> At 10:56 3/29/96 +0100, you wrote:
> >Then, at the end of his page he had the following keywords repeated
> >
> >California
> >Northwest
> >Animation
> >Promotion Web Site
> >Development Web Site
> >Knitter Web
> >Money
> >
> >about 50 times each..
> >
> >okay, so the action to take in his case is obvious (deindex any siGHt(e)
> >beloning to him), but what is the general case to stop this? It's very
> >difficult as far as I can see. It's deliberate worthless junk, trying to
> >get in at the level of people who are providing worthwhile information
> >about california/web sites etc.
>
> Well, if you were to analyze the comments of a web page and compare the
> ratio of unique words to total words, you could cull a large percentage of
> these types of pages. Even better, you could use that metric to decide
> whether your indexer should include comments, which means you can still
> index the page, but without the bogus keywords.
Ugh.
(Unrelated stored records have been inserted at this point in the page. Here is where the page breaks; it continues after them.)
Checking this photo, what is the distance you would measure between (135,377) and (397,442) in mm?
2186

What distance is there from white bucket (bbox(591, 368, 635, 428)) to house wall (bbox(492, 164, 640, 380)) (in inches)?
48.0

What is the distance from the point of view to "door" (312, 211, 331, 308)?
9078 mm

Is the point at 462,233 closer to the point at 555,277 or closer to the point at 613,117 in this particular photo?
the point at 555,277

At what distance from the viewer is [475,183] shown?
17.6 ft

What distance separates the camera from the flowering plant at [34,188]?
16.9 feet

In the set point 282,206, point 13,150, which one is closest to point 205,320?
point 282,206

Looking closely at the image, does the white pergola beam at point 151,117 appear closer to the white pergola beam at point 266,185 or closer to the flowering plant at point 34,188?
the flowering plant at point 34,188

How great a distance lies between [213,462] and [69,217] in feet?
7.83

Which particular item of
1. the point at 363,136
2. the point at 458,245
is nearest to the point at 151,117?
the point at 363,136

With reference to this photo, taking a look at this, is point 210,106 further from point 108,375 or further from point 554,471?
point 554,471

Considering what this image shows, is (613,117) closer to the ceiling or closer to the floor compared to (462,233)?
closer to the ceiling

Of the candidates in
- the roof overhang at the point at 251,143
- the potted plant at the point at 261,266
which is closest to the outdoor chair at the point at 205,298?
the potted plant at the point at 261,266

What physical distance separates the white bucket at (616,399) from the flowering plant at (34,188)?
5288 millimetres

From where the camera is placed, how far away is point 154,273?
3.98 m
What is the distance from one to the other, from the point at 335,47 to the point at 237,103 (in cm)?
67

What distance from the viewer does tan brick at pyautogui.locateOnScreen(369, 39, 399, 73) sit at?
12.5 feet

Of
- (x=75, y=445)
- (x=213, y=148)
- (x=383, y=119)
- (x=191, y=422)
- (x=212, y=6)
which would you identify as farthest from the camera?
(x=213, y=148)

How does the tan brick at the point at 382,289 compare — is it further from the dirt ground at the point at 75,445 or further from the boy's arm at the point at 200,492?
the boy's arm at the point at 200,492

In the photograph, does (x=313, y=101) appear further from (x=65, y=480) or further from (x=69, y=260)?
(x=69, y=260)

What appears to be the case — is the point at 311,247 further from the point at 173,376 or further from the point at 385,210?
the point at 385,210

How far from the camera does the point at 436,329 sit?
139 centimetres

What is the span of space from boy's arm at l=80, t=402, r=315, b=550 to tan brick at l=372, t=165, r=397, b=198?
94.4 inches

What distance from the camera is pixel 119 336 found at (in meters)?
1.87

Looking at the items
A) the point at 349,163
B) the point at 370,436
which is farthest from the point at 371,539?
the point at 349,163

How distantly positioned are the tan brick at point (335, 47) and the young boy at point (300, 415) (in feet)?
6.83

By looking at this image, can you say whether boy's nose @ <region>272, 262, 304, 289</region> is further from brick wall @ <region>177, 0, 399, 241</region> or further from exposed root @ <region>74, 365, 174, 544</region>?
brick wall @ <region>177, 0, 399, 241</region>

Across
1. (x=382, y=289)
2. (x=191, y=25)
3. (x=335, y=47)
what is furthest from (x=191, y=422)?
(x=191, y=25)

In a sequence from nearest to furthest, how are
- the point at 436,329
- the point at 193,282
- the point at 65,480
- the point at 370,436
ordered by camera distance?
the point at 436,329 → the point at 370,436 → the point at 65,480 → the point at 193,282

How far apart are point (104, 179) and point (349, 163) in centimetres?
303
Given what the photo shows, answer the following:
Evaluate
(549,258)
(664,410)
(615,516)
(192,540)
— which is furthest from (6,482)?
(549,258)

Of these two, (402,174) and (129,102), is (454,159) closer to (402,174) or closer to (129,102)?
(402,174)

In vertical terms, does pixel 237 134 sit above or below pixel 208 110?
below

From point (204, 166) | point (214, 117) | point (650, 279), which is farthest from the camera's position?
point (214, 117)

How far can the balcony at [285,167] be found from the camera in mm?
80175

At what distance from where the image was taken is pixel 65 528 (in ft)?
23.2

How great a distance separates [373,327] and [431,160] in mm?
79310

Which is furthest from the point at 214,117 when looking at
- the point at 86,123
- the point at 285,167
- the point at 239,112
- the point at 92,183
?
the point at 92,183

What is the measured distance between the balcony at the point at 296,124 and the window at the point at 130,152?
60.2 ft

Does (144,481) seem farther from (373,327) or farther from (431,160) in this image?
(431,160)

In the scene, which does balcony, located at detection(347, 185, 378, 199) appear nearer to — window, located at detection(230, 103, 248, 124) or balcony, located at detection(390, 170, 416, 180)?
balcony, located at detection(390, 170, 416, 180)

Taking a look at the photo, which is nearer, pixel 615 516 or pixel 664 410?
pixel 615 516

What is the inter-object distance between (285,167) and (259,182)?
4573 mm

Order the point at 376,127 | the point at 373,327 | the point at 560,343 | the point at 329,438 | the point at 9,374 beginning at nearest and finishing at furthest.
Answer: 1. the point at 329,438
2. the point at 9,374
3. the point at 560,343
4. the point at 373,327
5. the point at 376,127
That is a bad heuristic. I use keywords to 'cover the bases' for
search engines. IOW I try to guess possible mis-spellings, alternative
spellings, related concepts that are likely to be searched on etc. The
result is perhaps twenty to fifty unique words that act as a 'wide net'
for those looking for information covered by the site. The primary defect
of whole body text indexing is that the people issuing search requests
are frequently very poor at actually generating *good* search requests
that will match all relevant information. You don't believe me?
Try searching for information related to rabbits. As sample searches try
buns
bunny
bunnies
rabbit
rabbits
bunnyrabbits
"bunny rabbit"
"bunny rabbits"
buny
bunnys
devilbunnies ( >;-) )
The individual words usually cough up very different sub-sets of pages
related to rabbits. A *good* search request would look for all of them - in
the absence of such searches, I would keyword a page to all of them. And I
would be correct to do so. But your unique words rejection heuristic would
likely deny the page.
-- Benjamin Franz